Evolution of the show
For the Mississippi premiere, McBrayer will be portraying 10 different characters, whom she likens to children because, she said, she can’t say she has an absolute favorite
“I’m going to have to flat out say it depends on the context,” McBrayer said. “I’m going to act like a mother right now because they’re all my kids. It’s really hard to say. My grandmother is such a sweet poignant one (of her characters). Then there’s the one with the smoking baby. The one that challenges me the most as an actress is the twin sister, Misty, who’s in prison in Parchman from a meth lab explosion. That’s my alter-ego.”
The show has changed through the years as McBrayer has made tweaks and changes. Now that she’s back in Northeast Mississippi, playing before the hometown audience, she’s leaning on her director and Claude Gentry Theatre Manager Amy Bain for guidance. Bain has already lined up a great band to back McBrayer during the performances.
“Each director I’ve worked with has brought some great insight and working with Amy Bain is a thrill,” McBrayer said. “She knows the area well and is so talented.
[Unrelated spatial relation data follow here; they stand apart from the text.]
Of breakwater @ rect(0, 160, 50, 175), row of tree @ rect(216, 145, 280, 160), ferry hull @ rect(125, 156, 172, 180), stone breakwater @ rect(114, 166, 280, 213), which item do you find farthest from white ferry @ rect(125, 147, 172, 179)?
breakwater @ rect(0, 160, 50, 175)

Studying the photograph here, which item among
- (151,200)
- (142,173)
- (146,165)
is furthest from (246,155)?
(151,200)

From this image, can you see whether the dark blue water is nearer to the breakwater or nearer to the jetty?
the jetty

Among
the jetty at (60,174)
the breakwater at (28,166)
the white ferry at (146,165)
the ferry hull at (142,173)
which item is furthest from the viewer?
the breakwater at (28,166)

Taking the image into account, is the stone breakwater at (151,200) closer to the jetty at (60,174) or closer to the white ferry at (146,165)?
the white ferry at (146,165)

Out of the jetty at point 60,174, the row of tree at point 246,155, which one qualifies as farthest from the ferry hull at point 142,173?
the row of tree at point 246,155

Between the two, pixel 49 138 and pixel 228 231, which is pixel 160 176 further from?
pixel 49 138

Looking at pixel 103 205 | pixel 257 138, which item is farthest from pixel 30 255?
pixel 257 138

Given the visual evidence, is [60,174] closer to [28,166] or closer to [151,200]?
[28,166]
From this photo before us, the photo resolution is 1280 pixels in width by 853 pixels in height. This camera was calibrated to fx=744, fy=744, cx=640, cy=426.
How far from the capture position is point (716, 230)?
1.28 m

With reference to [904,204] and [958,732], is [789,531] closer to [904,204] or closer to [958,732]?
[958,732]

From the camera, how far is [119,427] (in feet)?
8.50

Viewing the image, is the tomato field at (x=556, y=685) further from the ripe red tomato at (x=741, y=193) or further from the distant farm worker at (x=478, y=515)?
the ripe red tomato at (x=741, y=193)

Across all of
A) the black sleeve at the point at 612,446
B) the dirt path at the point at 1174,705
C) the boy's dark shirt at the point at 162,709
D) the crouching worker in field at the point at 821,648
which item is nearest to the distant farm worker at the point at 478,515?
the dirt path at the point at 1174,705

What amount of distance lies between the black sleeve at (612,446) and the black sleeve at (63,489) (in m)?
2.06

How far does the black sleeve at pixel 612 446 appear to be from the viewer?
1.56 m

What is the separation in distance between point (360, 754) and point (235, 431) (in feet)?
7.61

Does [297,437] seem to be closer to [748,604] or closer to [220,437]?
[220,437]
She’s giving me some great insights on how it can work here and what will fly because it’s very different here than in the other cities.”
It’s not that she’s not played it in the South. She’s just not played it here.
“I had a really great Southern following in Los Angeles – people from Mississippi, Alabama, Arkansas,” McBrayer said. “I think because of the people who had transplanted in L.A. in the entertainment industry in some fashion, they really liked it and got the humor because they grew up the way I did and they love the South and they are entertainers. That worked out very well. I’ve always been scared about doing it here because of it being too close to home. And boy it is home, not to mention that there are going to be people who the characters are based on who are going to be sitting in the audience. But I have found that people really do like to make fun of themselves. People say, ‘Hey, if you want to do a character after me that’d be great.’ Or ‘Which character is me?’ People are sort of liking that now.”
An Austin review once called her show “purportedly autobiographical.”
“It is, but I don’t want people to think that is so completely literal,” she said. “I don’t have a sister in prison. Some of these characters are three or four people in one. But it is very close to heart. These people, even though they aren’t real, they are to me.”
Performances for “Southern Fried Chickie” are set for Jan. 17 through 19 at the Claude Gentry Theatre. Showtime is 7 p.m. each evening. Tickets can be purchased online at www.eventbrite.com.
As show time draws near, McBrayer is experiencing something she didn’t expect.
“I have never thought I could be this excited about it, and I mean just being back,” she said. “It’s surreal with the childhood memories that keep coming back and the new characters I feel like I’ve met. It’s so nice to be home.”